2. Deficits in innate immunity in older adults

The innate immune system functions as the first line of defense, in which physical barriers and immune cells nonspecifically respond to pathogens to protect the host. Studies on aged mice and samples from individuals ≥ 65 years old provide evidence of a dysregulated innate immune system as we age. Older adults obtain chronically elevated levels of pro-inflammatory cytokines, termed “inflamm-ageing”, that is specifically characterized by increased basal unstimulated levels of IL-6, TNF-α, and acute phase reactants [14, 15]. This low-grade inflammation is thought to contribute to other age-associated diseases and is a common feature of innate immunosenescence.

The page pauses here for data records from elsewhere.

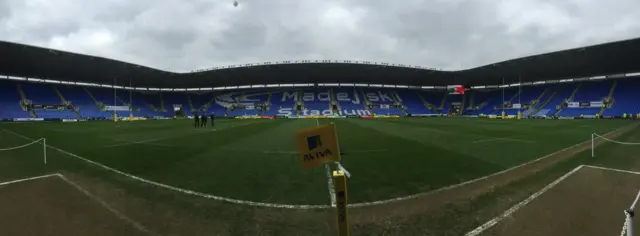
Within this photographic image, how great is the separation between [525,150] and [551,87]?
60.4 metres

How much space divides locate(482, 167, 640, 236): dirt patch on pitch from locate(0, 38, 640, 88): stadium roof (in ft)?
137

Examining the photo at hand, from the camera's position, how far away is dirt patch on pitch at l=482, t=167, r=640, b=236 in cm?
383

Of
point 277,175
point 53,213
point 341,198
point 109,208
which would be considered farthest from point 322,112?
point 341,198

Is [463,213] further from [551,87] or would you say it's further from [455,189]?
[551,87]

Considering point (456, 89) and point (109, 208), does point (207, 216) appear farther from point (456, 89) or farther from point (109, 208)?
point (456, 89)

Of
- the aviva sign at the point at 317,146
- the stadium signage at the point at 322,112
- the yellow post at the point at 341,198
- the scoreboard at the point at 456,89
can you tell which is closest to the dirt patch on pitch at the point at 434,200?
the yellow post at the point at 341,198

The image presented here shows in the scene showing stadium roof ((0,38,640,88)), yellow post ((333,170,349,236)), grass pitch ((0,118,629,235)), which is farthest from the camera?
stadium roof ((0,38,640,88))

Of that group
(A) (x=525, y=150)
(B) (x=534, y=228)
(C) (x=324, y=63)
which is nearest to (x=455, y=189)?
(B) (x=534, y=228)

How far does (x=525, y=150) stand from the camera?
10.9m

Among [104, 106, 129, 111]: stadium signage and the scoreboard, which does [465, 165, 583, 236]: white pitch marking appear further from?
the scoreboard

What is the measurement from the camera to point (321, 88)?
72.2m

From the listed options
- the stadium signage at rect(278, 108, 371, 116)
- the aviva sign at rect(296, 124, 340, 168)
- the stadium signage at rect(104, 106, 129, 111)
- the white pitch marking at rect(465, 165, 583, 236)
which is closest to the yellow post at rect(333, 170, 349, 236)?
the aviva sign at rect(296, 124, 340, 168)

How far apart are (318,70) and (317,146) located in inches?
2197

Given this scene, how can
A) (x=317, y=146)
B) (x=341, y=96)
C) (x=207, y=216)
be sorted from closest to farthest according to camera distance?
(x=317, y=146), (x=207, y=216), (x=341, y=96)
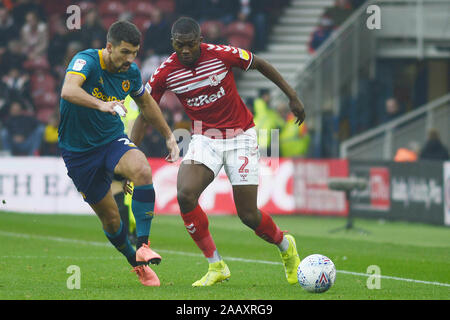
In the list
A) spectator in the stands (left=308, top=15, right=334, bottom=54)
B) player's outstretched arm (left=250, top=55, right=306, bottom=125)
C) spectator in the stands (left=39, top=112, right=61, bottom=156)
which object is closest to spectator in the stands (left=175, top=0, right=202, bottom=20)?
spectator in the stands (left=308, top=15, right=334, bottom=54)

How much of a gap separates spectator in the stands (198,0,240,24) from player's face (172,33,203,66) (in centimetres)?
1473

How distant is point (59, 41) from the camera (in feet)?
70.5

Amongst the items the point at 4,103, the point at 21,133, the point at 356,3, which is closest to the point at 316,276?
the point at 21,133

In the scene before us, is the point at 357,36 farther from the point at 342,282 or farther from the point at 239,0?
the point at 342,282

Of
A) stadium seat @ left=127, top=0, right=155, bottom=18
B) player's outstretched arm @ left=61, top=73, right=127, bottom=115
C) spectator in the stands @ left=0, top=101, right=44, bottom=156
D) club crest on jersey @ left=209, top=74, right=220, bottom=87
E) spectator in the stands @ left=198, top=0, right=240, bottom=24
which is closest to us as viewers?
player's outstretched arm @ left=61, top=73, right=127, bottom=115

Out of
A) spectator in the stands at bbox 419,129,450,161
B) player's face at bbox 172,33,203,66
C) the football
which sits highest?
player's face at bbox 172,33,203,66

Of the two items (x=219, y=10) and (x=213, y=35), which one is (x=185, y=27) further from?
(x=219, y=10)

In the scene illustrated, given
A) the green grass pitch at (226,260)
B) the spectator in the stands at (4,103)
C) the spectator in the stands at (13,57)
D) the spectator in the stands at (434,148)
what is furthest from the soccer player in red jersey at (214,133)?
the spectator in the stands at (13,57)

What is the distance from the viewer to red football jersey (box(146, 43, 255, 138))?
840 cm

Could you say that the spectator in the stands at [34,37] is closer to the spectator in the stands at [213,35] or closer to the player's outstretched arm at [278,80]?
the spectator in the stands at [213,35]

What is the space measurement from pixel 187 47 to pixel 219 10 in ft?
50.3

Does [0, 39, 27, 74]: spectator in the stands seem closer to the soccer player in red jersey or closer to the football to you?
the soccer player in red jersey
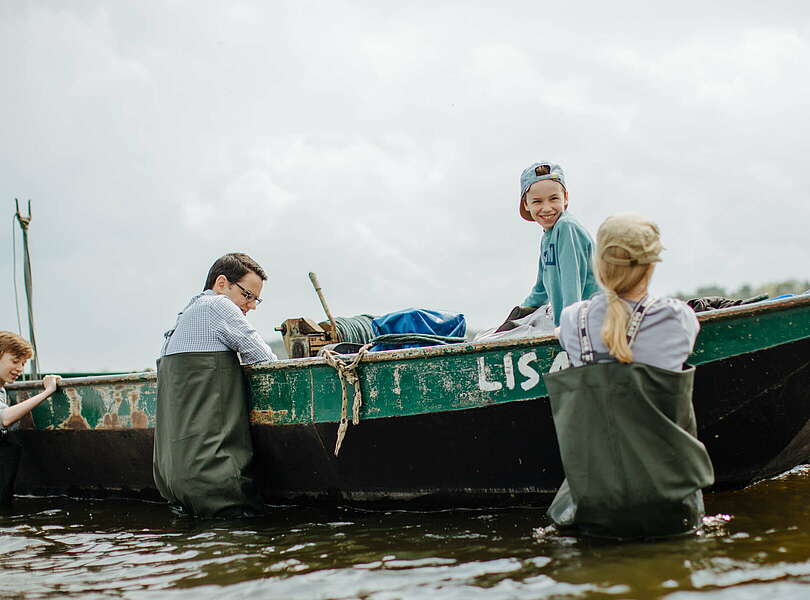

Innate cell types, such as dendritic cells (DCs), monocytes, neutrophils and natural killer (NK) cells as discussed herein, appear affected by age and contribute to age-associated immune dysfunction. Functioning as the bridge between innate and adaptive immunity, DCs patrol the body, recognize and phagocytose antigens, then migrate to the draining lymph nodes where they secrete cytokines and present antigen to T cells to launch an immune response. Although the quantity and morphology of circulating DCs appear unaffected by age, DCs from aged hosts exhibit defects at each one of these steps [16]. First, prominent pattern recognition receptors, such as toll-like receptors (TLRs) on DCs demonstrate an age-associated decline. Studies examining the function of TLRs on DCs revealed that DCs from older subjects displayed decreased production of pro-inflammatory cytokines, such as IL-6, IL-12, and TNF-α, when stimulated with TLR specific ligands [17]. This decrease in stimulated cytokine secretion can be attributed to both the reduced surface expression of TLR1, TLR3, and TLR8 and defects in intracellular signaling in older subjects, when compared to young adults [18]. Further, it has been hypothesized that deficient TLR function negatively affects DC activation and could further diminish activation of adaptive immune responses.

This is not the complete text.